IL CONTROLLO DELLA SCUOLA ITALIANA E L'OBLIO DELLA STORIA

Ce lo spiega Paolo Mieli, mica un estremista "venetista" o "borbonico" qualsiasi. Vi metto un paio di paragrafi del bellissimo articolo. 

Tra la fine della Seconda guerra mondiale e il 1961, quando si celebrò il centenario dell’Unità d’Italia, gli studenti delle scuole secondarie nel nostro Paese raddoppiarono passando da 369 mila a 840 mila e crebbero a dismisura anche le iscrizioni all’università, in particolare alle facoltà di Lettere, le quali offrivano una laurea che avrebbe garantito l’accesso all’insegnamento scolastico.

Purtroppo, però, per ciò che riguarda la storia, quegli studenti furono costretti a frequentare una «scuola dell’oblio». In che senso? Lo spiegano le pagine finali del libro di Alberto De Bernardi e Luigi Ganapini dedicato alla Storia dell’Italia unita pubblicato recentemente da Garzanti. 

Scrivono i due autori che, nell’imbarazzo di approfondire cause, responsabilità e corresponsabilità del regime mussoliniano, «le nuove élites politiche antifasciste sembrarono voler rinunciare a utilizzare l’insegnamento della storia come strumento per costruire legittimazione, consenso, identità collettiva attorno alla Repubblica democratica, come avevano fatto la classe dirigente liberale e quella fascista». 

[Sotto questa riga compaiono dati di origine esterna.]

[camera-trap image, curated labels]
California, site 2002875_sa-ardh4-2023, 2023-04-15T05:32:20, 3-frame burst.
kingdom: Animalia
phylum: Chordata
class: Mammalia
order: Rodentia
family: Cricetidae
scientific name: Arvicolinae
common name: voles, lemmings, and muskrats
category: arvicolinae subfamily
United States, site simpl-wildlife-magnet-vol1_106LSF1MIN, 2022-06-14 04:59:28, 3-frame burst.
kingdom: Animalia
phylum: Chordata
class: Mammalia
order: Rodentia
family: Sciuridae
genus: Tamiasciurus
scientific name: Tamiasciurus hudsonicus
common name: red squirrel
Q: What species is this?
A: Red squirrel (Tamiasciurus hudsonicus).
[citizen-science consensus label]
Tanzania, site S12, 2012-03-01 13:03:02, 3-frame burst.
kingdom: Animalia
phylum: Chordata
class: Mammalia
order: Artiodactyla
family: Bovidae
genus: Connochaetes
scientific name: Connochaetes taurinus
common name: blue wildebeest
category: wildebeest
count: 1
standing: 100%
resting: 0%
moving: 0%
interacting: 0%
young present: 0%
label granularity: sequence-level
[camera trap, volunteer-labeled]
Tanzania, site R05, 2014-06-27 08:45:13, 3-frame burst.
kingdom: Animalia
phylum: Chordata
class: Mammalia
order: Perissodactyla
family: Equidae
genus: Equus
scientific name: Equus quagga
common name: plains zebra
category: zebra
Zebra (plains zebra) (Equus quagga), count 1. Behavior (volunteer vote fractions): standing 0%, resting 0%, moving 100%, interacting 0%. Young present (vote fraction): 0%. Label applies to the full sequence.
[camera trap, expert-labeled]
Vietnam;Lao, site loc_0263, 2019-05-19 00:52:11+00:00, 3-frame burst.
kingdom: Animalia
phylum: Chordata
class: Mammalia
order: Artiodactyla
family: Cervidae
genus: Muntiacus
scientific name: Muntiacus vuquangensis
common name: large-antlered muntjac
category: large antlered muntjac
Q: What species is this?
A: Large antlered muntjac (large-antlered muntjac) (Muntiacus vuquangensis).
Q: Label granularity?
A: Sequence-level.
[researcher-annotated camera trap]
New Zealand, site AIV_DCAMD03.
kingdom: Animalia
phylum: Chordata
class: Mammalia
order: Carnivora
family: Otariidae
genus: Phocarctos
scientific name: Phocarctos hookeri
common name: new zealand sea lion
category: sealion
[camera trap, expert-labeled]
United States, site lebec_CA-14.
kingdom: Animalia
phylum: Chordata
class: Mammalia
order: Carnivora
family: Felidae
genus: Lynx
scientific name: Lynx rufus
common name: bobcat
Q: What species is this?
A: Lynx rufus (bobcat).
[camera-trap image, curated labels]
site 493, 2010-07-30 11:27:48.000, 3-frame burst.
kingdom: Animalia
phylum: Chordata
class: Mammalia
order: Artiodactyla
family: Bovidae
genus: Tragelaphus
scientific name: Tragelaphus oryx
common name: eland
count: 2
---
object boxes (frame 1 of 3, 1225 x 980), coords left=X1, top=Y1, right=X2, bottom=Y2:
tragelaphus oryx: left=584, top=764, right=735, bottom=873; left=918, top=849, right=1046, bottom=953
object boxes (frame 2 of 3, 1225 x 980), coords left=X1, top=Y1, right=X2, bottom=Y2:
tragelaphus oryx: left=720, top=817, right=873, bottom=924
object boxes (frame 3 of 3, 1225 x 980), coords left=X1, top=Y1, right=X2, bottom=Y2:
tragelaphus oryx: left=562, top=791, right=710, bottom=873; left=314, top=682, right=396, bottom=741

Di conseguenza andò affermandosi un modo di insegnare la storia assai poco problematico che puntava «piuttosto sull’oblio che sulla presa di coscienza», dove imperavano le «ricostruzioni di comodo del passato».

Questo modo di insegnare la storia all’insegna della rimozione non fu modificato - se non in parte - dopo il 1961 e, anzi, si estese dal ventennio fascista a tutto il racconto di come era stata fatta l’Italia e di quali erano stati i problemi che il nostro Paese aveva dovuto affrontare nei suoi primi decenni di vita. 

Ciò che spiega perché, anche di recente, abbiano avuto grande successo di pubblico non solo libri filo risorgimentali come il convincente Viva l’Italia! di Aldo Cazzullo e il raffinato, divertente "La patria, bene o male" di Carlo Fruttero e Massimo Gramellini (entrambi editi da Mondadori) ma anche - soprattutto - testi come il bestseller Terroni (Piemme) di Pino Aprile e il fortunato Il sangue del Sud (Mondadori) di Giordano Bruno Guerri, volumi impegnati a togliere il velo che ammantava gli aspetti più controversi della conquista dell’Italia meridionale. 

Così come altri che facevano la stessa operazione con il complicato rapporto tra il mondo cattolico e quello liberale o la drammatica transizione dal fascismo al postfascismo. Probabilmente è vero che tali testi non aggiungevano informazioni nuove rispetto a quelle già note agli specialisti della materia, ma questi libri di dissacrazione andavano incontro ad un diffuso desiderio dei lettori di saperne di più in merito a questioni che la scuola e l’università avevano e hanno continuato ad in modi assai elusivi.